O aumento das demandas trabalhistas envolvendo pedidos de indenização por dano moral, se por um lado concretiza o exercício do direito de acesso ao Judiciário e resgata uma demanda antes represada e cuja medida reparatória pode servir para a evolução civilizadora da relação empregatícia, também provoca ou acirra o debate sobre o demandismo, diante de pedidos exagerados ou indevidos que são rotineiramente formulados, exigindo uma reflexão sobre os meios de refrear esse abuso, com a responsabilização do litigante de má-fé, a fim de evitar a banalização do instituto e seu descrédito na comuni-dade jurídica.

Enfim, é nesse caldo de questionamentos que exsurge a Lei n. 13.467, introduzindo uma inédita regulamentação, com os novos arts. 223-A a 223-G da CLT, mas já amplificando questões sobre sua validade constitucional, interpretação e desdobramentos aplicativos, inclusive na área processual.

2. Evolução histórica do conceito de dano e suas dimensões indenizáveis no Direito Civil e no Direito do Trabalho

A ocorrência de um dano sempre gerou no ser humano uma pretensão compensatória, primitivamente movido pelo espírito de vingança, até alcançar o grau evolutivo de reparação indenizatória de caráter patrimonial, decorrente da imputação de responsabilidade ao ofensor, tal como conhecemos nos dias atuais.

Dados fornecidos =>
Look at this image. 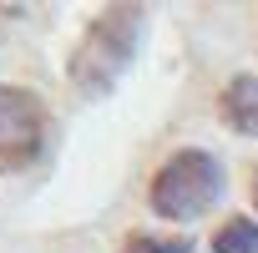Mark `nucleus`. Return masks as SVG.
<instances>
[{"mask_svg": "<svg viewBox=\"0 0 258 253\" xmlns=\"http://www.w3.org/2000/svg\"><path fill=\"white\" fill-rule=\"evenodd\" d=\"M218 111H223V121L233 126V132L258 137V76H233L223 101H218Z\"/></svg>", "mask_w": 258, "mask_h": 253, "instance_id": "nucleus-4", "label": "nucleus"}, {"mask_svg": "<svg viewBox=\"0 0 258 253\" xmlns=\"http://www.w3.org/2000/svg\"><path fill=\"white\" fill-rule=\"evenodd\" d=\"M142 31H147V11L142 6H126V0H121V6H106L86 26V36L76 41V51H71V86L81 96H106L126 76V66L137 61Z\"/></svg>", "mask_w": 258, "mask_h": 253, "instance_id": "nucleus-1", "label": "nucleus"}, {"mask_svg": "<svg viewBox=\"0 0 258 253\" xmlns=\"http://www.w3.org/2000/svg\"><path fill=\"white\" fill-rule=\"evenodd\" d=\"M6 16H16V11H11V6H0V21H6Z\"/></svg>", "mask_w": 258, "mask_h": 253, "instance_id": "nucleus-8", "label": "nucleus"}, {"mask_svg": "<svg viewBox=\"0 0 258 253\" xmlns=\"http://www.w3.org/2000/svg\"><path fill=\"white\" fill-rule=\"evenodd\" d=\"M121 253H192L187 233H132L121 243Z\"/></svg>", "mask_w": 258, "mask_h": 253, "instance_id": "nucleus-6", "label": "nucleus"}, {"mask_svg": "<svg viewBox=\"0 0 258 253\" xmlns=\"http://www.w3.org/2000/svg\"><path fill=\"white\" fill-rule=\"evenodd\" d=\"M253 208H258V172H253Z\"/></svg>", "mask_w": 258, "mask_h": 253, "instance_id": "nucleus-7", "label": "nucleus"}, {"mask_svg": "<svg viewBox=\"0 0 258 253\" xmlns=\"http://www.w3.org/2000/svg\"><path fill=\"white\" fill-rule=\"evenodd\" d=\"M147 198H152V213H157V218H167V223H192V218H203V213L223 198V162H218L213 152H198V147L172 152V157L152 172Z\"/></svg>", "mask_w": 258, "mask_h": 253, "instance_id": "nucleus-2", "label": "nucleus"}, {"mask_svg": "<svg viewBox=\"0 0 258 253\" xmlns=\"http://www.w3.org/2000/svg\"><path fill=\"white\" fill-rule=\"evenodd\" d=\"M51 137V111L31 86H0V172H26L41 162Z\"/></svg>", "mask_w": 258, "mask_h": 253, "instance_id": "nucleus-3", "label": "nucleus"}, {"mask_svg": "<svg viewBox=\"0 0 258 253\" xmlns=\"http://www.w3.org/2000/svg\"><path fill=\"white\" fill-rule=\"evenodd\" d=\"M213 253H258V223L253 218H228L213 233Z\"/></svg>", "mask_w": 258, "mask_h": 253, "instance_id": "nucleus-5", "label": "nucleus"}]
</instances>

* * *

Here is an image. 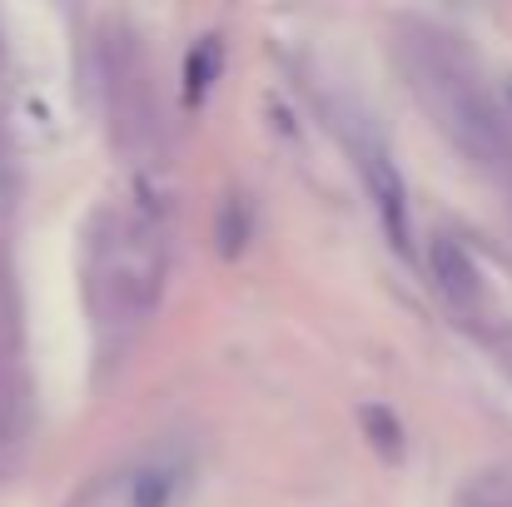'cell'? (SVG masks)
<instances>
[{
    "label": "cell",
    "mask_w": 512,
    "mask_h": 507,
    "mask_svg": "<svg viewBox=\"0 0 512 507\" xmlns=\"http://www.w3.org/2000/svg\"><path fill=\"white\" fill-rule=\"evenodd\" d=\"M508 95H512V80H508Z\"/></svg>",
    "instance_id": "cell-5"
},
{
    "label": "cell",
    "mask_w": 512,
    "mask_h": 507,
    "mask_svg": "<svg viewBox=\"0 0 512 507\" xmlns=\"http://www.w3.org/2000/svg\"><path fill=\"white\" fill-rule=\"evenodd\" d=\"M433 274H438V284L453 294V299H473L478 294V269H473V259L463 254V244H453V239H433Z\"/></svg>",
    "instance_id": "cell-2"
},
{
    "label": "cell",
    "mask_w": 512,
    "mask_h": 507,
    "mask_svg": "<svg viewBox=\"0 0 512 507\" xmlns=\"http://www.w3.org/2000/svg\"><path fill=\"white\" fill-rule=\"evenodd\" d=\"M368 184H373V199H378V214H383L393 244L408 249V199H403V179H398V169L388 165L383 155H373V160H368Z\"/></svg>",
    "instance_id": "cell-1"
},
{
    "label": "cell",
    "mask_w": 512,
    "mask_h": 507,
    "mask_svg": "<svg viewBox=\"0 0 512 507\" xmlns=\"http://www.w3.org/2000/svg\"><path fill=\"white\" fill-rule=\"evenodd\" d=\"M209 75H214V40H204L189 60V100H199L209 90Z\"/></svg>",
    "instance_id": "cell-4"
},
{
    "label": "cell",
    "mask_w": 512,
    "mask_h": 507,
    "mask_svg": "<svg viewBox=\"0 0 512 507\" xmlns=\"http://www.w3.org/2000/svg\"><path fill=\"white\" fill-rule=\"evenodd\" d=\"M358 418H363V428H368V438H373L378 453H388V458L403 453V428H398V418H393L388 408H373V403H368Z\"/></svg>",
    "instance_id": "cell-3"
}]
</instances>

Tarefa escrita A =>
Reproduza o trecho sobre dano moral desde "Enfim, é nesse" até "nos dias atuais.", incluindo estas últimas palavras.
Tarefa escrita B =>
Indique se cada afirmação abaixo está de acordo com o trecho sobre dano moral, respondendo sim ou não e citando as palavras do trecho que decidem a questão: (i) A Lei n. 13.467 trouxe novos artigos para a CLT, do 223-A ao 223-G. (ii) Os pedidos exagerados ou indevidos são feitos apenas raramente. (iii) Em sua forma primitiva, a pretensão compensatória era movida pelo espírito de vingança.
Os registros vêm de outra fonte.

Resposta final A =>
Enfim, é nesse caldo de questionamentos que exsurge a Lei n. 13.467, introduzindo uma inédita regulamentação, com os novos arts. 223-A a 223-G da CLT, mas já amplificando questões sobre sua validade constitucional, interpretação e desdobramentos aplicativos, inclusive na área processual.

2. Evolução histórica do conceito de dano e suas dimensões indenizáveis no Direito Civil e no Direito do Trabalho

A ocorrência de um dano sempre gerou no ser humano uma pretensão compensatória, primitivamente movido pelo espírito de vingança, até alcançar o grau evolutivo de reparação indenizatória de caráter patrimonial, decorrente da imputação de responsabilidade ao ofensor, tal como conhecemos nos dias atuais.

Resposta final B =>
(i) Sim: "com os novos arts. 223-A a 223-G da CLT".
(ii) Não: "pedidos exagerados ou indevidos que são rotineiramente formulados".
(iii) Sim: "primitivamente movido pelo espírito de vingança".